Second, if you do, how far down this path of integration do you think we should go? The fact is that, even if we move to a fully integrated model, and shift resources from hospital to home, it won’t be enough to pay for all of one person’s care needs. We need to be very clear about that.

So this opens up the question of the funding of social care.

It is the case that, with the shift of resources out of hospital, more preventative social care could be provided in the home and, in all likelihood, better standards of social care offered, as we have seen in Torbay. For instance, we have already proposed that this should include people on the end-of-life register. It would also include provision for those with the highest needs and at risk from going into hospital.

But rather than leave this unspecified, people need to know exactly where they stand. Currently, council care provision is the ultimate lottery.

In a single system, it would be right to set for the first time a clear entitlement to what social care could be provided and on what terms, as part of a national entitlement to health and care. That would help people understand what is not covered – which is very unclear to people at present.

But the question arises: what is the fairest way of helping people cover the rest? At present, beyond the £23,000 floor, care charges are unlimited. These are ‘dementia taxes’: the more vulnerable you are, the more you pay. As cruel as pre-NHS or US healthcare.

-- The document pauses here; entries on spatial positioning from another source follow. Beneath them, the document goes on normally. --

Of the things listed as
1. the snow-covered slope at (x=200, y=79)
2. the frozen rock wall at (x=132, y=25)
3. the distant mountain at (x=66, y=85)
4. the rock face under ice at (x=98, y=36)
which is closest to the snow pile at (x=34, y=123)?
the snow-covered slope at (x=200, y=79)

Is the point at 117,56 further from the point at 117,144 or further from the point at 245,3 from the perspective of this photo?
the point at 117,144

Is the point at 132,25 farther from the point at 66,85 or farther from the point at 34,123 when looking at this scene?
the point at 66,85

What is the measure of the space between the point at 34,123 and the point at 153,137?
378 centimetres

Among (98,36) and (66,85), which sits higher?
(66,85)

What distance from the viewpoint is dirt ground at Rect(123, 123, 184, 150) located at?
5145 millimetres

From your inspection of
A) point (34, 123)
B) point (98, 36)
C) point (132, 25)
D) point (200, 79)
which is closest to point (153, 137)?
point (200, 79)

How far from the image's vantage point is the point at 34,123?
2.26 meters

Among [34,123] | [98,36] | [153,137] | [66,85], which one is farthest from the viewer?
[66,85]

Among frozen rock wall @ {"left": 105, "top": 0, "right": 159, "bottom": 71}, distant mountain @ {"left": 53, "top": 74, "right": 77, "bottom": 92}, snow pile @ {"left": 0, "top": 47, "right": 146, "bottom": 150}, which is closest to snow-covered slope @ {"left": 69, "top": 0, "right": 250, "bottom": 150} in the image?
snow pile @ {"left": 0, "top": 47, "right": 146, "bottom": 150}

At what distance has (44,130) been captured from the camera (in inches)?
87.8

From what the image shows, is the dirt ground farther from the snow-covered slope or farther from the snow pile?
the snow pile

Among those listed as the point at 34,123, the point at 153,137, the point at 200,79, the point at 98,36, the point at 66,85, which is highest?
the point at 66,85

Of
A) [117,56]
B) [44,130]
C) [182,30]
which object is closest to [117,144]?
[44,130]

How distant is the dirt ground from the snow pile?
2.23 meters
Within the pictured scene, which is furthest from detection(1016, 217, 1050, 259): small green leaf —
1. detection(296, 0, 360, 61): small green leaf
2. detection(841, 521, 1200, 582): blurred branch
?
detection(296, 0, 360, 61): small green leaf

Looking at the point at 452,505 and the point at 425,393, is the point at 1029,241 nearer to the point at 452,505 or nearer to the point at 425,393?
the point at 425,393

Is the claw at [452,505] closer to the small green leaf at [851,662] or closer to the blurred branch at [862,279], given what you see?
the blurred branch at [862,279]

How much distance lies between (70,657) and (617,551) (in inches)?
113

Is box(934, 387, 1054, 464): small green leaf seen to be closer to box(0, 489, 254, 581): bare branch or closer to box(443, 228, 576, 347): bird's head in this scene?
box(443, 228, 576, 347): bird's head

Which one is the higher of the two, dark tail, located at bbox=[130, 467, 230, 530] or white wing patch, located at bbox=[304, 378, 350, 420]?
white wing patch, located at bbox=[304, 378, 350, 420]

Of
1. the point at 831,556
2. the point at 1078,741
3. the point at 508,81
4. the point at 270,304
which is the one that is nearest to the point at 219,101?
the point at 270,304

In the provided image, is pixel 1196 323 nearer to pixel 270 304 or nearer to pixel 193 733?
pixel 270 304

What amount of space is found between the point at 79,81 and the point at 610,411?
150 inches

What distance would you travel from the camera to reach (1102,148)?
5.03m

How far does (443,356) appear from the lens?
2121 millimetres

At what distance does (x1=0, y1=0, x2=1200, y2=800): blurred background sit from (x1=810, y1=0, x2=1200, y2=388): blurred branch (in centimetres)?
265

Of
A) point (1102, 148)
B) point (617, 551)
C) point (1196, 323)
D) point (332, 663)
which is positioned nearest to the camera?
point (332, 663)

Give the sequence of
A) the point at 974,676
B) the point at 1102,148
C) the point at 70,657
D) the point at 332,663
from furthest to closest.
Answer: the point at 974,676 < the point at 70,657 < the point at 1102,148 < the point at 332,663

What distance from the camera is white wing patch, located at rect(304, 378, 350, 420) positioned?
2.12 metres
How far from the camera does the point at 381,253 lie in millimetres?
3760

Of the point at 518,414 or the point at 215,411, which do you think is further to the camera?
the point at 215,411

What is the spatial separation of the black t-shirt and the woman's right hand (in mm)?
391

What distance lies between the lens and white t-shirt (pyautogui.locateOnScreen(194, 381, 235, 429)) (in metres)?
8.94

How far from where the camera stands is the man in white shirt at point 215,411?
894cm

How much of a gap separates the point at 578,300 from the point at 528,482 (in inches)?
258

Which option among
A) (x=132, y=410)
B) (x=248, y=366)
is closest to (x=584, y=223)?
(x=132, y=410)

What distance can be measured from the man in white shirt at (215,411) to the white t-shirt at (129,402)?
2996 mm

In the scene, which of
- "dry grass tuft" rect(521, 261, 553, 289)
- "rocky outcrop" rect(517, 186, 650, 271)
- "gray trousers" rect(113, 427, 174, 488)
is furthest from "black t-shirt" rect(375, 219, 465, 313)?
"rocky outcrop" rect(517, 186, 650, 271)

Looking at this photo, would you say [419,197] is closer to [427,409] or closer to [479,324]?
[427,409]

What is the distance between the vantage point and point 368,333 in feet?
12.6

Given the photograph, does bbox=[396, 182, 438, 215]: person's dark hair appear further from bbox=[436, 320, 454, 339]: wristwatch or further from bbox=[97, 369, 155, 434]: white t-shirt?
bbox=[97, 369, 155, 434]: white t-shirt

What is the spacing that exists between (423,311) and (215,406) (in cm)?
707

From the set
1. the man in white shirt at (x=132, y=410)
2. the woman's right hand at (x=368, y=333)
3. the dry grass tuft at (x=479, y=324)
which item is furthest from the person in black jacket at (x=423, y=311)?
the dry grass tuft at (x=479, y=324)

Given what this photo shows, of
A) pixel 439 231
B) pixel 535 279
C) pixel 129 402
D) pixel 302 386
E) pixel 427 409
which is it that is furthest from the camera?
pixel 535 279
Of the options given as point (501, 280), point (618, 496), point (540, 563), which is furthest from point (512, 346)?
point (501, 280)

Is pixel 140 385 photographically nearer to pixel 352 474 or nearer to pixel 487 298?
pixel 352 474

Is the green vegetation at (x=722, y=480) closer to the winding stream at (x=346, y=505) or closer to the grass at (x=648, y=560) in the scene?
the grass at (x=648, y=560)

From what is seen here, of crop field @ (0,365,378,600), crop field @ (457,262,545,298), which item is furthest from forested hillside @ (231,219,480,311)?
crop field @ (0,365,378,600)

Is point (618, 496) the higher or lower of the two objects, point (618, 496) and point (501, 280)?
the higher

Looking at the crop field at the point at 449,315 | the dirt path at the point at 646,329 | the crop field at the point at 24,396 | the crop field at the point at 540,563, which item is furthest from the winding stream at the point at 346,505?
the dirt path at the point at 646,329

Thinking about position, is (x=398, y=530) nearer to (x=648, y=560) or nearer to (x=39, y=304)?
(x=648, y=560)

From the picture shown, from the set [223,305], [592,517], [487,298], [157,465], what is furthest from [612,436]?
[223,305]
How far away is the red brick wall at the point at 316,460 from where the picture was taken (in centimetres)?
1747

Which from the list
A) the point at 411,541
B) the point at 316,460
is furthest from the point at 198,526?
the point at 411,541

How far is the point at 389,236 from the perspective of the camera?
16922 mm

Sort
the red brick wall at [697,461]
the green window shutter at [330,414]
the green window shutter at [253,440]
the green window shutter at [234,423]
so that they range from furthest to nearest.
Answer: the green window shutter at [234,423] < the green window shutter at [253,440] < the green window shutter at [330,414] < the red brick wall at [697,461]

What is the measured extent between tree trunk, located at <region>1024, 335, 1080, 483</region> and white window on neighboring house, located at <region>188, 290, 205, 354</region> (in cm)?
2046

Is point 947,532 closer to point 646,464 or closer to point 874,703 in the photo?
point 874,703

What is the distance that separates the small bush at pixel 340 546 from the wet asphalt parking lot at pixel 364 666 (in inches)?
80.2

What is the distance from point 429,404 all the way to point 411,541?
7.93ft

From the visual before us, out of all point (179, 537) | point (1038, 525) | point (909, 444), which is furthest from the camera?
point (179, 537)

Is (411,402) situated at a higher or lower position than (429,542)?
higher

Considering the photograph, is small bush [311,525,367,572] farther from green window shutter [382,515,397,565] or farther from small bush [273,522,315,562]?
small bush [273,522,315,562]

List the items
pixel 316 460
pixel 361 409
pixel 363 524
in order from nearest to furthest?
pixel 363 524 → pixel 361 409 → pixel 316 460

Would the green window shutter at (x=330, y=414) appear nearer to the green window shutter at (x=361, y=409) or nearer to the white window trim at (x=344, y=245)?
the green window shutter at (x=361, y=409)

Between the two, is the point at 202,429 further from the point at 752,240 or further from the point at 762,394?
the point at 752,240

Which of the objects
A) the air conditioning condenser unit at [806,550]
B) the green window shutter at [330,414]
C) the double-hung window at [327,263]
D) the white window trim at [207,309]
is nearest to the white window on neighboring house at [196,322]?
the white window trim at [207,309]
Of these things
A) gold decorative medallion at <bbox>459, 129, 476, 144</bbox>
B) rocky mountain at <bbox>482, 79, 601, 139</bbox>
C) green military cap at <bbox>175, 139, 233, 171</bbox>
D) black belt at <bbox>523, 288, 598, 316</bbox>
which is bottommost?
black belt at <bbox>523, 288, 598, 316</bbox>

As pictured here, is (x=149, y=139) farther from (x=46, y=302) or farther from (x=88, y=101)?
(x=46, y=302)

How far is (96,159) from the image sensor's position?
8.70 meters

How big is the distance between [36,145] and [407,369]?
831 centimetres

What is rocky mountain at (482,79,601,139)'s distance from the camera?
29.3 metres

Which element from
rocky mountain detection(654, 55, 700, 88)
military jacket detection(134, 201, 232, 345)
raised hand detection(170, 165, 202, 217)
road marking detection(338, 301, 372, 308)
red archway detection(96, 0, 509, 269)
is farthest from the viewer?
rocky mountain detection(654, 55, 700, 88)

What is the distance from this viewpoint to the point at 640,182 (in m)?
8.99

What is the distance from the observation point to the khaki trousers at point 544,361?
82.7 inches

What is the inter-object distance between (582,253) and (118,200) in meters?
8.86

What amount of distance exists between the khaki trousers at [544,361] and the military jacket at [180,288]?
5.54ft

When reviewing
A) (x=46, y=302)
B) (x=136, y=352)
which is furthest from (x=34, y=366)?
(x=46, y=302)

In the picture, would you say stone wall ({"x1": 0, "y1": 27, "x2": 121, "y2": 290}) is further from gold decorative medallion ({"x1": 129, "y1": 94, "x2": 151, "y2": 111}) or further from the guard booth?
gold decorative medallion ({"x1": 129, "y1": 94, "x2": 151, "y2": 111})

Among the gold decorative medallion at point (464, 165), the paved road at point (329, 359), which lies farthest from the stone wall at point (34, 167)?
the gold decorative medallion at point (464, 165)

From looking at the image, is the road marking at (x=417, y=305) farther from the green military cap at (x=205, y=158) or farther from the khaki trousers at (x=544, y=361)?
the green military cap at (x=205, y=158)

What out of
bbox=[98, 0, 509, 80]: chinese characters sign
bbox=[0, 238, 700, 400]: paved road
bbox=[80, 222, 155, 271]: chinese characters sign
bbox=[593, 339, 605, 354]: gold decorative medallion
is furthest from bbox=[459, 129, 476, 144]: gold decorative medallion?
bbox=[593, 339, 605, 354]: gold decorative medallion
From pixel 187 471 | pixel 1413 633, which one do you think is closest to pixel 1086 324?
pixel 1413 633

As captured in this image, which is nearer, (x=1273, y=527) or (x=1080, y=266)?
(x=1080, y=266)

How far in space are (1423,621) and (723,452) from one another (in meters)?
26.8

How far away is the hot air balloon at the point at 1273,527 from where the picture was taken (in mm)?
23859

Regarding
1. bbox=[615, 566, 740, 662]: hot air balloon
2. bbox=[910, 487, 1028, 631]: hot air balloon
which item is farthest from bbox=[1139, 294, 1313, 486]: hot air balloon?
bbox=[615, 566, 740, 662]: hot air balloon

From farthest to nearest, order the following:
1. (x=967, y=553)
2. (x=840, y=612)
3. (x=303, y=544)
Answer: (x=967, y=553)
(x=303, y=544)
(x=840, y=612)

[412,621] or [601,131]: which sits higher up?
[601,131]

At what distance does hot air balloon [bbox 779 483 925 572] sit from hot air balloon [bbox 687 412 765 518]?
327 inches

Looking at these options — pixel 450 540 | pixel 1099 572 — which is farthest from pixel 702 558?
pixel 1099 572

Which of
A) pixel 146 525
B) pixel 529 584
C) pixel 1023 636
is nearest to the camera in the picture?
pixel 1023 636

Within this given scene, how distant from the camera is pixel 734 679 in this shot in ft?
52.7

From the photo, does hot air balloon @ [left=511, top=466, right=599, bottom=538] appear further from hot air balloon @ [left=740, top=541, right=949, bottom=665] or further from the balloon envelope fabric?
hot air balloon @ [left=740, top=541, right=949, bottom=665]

No other part of our welfare state works in this way and, in the century of the ageing society, failure to resolve how we pay for care could undermine the NHS, the contributory principle and incentives to save. Some people might ask why they should save for retirement, when the chances of it all being washed away increase every year?

In this century, we can’t carry on letting people go into old age with everything – home, savings, pension – on the roulette table.

So there is a political consensus that the status quo is the worst of all possible worlds and it needs to change. We agree about the need to find a fairer way of paying for social care, but not on what that system should be.

The Government have begun to set out their version of Andrew Dilnot’s proposals. A cap, not of £35,000 but over the £50,000 Dilnot recommended, and possibly up to £75,000. This is better than the status quo.

But we all know that setting a cap of up to £150,000 for a couple is not a fair solution. Offering some protection to the better off, but doing little to help a couple in an average semi in the Midlands or the North. But it also fails a sustainability test.

By failing to address the shortfall in council budgets, it leaves people exposed to ever-increasing care charges and more likely to pay up to the level of the cap.

This won’t feel like progress to many. So, as part of Labour’s policy consultation, we will ask for views on other ways of paying for social care.